- [GIVEN EXERCISE]
Please present the lines as a Markdown table with the columns Row and Line, beginning at the line that contains "How far from" and ending with the last line. Number each line, skip blank lines, and leave out the pictures.

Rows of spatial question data
━━━━━━━━

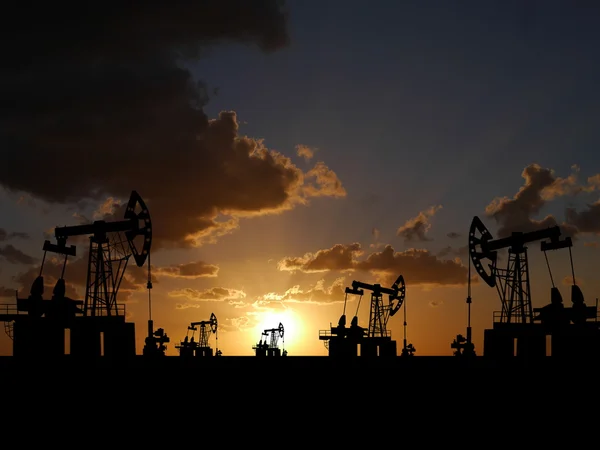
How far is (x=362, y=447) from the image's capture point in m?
38.5

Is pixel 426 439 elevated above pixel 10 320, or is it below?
below

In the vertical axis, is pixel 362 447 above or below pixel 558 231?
below

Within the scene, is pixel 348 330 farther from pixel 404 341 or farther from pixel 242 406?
pixel 242 406

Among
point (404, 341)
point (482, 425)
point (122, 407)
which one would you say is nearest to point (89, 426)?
point (122, 407)

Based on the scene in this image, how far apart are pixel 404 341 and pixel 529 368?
132 feet

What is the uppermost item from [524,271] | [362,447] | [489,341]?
[524,271]

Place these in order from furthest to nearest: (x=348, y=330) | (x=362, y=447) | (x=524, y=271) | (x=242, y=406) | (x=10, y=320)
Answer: (x=348, y=330) < (x=524, y=271) < (x=10, y=320) < (x=242, y=406) < (x=362, y=447)

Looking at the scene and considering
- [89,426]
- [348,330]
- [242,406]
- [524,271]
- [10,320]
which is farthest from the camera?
[348,330]

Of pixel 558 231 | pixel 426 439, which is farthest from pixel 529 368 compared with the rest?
pixel 426 439

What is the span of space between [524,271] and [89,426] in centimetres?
3801

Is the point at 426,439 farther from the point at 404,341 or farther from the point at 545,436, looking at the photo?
the point at 404,341

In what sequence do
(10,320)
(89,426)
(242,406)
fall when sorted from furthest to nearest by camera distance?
1. (10,320)
2. (242,406)
3. (89,426)

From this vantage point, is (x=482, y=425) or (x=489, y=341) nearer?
(x=482, y=425)

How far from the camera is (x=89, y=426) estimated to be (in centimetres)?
4141
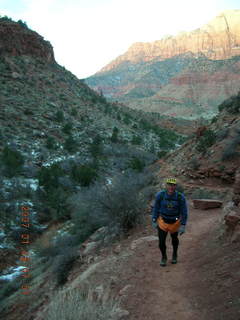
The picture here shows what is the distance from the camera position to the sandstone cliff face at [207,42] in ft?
520

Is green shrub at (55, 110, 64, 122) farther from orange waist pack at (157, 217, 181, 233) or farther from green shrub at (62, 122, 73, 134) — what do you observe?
orange waist pack at (157, 217, 181, 233)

━━━━━━━━

- [COMPLETED EXERCISE]
| Row | Line |
|---|---|
| 1 | How far from the camera is (x=89, y=426) estimated to be (in centimetres)? |
| 2 | 4141 |
| 3 | The picture here shows what is the distance from the camera position to the sandstone cliff face at [207,42] in ft? |
| 4 | 520 |
| 5 | Is green shrub at (55, 110, 64, 122) farther from orange waist pack at (157, 217, 181, 233) or farther from green shrub at (62, 122, 73, 134) — what do you observe? |
| 6 | orange waist pack at (157, 217, 181, 233) |